Wish that I could say my time in transit flew by but I would be lying. The three flights (two were eight hours), three layovers and however many time zone changes had me drained. I met so many amazing people along the way that it wasn’t too bad. The adventure started when I left Toronto Airport. Nothing like travelling across the world to adrenaline was in full force and I was excited to get the adventure started.
I made it, feet on the ground in Kathmandu, 28 degrees celsius with some pretty intense humidity. I walked through the border and got a visa on arrival with no issues. While waiting to get through customs I met a couple backpackers from England. Turns out we were headed to the same spot so we shared a taxi to the Sparking Turtle Backpackers Hostel in the Swoyambhu neighborhood. It is a little ways away from Thamel, the backpacker/traveller zone. After visiting Thamel numerous times I can say that I am happy I stayed in a local area. Nothing can compare to the conversations and interactions I have had with the local people over the past few days. The people are kind, I have nothing but good things to say about so many of the good people who I met. The crowd and vibe were great at the hostel, friendly staff willing to help with whatever you need.
It only took three days in Kathmandu but I knew it was bound to happen. I was riding a local bus at night and ‘bang’ a car hit us as we were turning. Not a big deal the driver honked and we kept on driving. The bus cost me 15 rupees (20 cents).
The Nepali language is challenging. As I was attempting to find the right bus in the dark (no street lights) my pronounciation of Thamel was totally wrong. It’s is supposed to sound like ‘ta’ ‘mill’. The bus driver and surrounding three people struggled to understand where I wanted to go; I did get on the right bus and after asking three more people for directions I ended up right in tourist central Thamel.

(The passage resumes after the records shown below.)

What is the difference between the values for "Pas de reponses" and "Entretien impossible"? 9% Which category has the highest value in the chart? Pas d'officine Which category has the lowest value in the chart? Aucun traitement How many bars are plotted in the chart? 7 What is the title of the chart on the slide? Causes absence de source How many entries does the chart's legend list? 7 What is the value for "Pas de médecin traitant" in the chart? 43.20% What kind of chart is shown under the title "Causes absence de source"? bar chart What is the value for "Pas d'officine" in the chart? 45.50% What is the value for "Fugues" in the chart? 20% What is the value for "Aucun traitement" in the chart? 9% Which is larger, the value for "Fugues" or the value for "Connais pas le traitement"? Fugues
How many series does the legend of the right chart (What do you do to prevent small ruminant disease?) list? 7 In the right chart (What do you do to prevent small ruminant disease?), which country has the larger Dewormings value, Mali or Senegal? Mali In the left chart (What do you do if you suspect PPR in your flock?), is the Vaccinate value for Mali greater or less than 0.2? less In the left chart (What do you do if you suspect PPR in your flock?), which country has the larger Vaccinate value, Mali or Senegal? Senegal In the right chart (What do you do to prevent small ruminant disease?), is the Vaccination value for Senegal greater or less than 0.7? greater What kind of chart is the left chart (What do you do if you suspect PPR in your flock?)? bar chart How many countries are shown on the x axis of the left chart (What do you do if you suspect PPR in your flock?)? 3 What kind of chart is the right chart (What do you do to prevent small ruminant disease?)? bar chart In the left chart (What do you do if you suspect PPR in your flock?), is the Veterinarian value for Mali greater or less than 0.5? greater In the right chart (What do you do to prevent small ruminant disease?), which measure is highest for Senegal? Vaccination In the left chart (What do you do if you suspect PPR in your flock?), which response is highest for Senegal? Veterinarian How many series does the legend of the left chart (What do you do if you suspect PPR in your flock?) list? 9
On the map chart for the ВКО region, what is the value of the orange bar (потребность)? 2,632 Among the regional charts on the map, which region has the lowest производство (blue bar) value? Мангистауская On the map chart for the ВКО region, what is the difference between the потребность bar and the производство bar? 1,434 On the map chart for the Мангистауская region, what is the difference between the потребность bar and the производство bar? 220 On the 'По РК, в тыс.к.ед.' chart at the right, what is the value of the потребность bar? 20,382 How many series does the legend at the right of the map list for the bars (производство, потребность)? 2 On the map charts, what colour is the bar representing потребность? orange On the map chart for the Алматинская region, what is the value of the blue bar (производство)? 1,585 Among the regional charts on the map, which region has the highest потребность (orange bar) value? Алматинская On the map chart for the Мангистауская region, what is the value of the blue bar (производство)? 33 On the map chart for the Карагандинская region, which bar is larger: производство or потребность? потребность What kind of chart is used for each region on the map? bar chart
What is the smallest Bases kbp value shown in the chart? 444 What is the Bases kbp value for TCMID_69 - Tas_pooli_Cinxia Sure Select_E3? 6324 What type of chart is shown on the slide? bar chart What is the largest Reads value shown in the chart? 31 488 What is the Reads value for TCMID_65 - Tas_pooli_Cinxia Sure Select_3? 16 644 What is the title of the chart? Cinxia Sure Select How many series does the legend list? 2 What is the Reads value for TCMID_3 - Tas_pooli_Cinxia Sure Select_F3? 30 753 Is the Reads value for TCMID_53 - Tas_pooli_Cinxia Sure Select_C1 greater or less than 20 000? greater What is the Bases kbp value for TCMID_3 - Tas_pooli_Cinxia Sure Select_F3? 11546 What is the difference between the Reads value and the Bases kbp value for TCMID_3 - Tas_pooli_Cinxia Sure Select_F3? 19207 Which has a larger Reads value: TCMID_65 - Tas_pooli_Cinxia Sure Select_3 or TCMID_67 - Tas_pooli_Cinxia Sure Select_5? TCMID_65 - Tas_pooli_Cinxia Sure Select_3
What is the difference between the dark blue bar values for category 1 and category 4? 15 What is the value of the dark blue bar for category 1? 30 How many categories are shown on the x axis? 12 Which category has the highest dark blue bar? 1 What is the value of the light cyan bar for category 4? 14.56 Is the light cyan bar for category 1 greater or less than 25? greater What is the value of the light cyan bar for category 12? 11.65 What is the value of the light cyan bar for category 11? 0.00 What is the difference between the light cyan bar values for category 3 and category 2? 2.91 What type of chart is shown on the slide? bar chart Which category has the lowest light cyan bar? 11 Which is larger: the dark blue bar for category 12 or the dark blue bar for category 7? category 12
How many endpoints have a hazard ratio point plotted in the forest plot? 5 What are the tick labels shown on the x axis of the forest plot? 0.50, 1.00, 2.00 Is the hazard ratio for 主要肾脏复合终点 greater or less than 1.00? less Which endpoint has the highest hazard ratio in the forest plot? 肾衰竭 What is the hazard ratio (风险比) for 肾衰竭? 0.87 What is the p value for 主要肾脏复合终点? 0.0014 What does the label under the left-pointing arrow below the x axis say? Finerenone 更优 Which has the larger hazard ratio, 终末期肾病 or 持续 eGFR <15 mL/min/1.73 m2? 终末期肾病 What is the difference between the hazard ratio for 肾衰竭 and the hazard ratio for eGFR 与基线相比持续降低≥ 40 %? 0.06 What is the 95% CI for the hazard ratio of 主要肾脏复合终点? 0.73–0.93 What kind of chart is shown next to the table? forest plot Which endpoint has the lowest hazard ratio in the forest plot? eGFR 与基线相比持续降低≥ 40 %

The roads in Kathmandu are brutal. I can get used to the left hand side driving but the road conditions are poor all around. I watched an ambulance take 30 seconds in attempts to get past a full street of vehicles and a bus, not one person pulled over. Many of the roads have huge pieces missing, one lane wide streets have two lanes of traffic and people walking on them (as there are no sidewalks in many areas). Houses are build almost right onto the streets in many areas which makes for some entertaining driving and a lot of honking.
As I was gathering my things for the Mount Everest Base Camp I took a different minibus to the Tourist Office to get my TIMS card, I had to buy my park pass in Lukla. We had 23 people packed in the minibus so I figured that was about full, of course not, the driver kept stopping and somehow people kept getting in. I pretty well had a Napalese man sitting in my lap but we continued to stop for more passengers, women in dresses, men heading from work, until we peaked at 28 people including 5 kids hanging off the side of the minivan. It was beyond tight, I couldn’t help but to just laugh. The joys of local transportation.
Throughout my time in Kathmandu I have visited many local temples, different areas of town and feel like I have explored it thoroughly. This is a developing place, houses are not bought and sold; land is bought and a house is build from the ground up. Monkeys, dogs and chickens hanging out at Swayambhunath temple. Roaming around Dubar square taking in some history. It has been the kindness of the people that has stuck out to me the most.
Ten governments over ten years doesn’t yield many positive results. Governmental stability is needed to develop this country and economy. Many of the roads are in brutal condition, no street lights anywhere in sight from the rooftop of the hostel. On most nights stars haven’t been visible because of smog overhead at night, though rainy season is coming up.
Without accessible water, fuel, electricity, public healthcare, public education; the biggest challenges in Nepal are yet to be overcome.
The problems facing Nepal are bigger than the individual, I have seen the people here and know that they do work hard. Construction projects going on all over the city trying to rebuild from last years earthquake.
The people are great, the places are beautiful, the monkeys are crazy, Kathmandu it has been fun.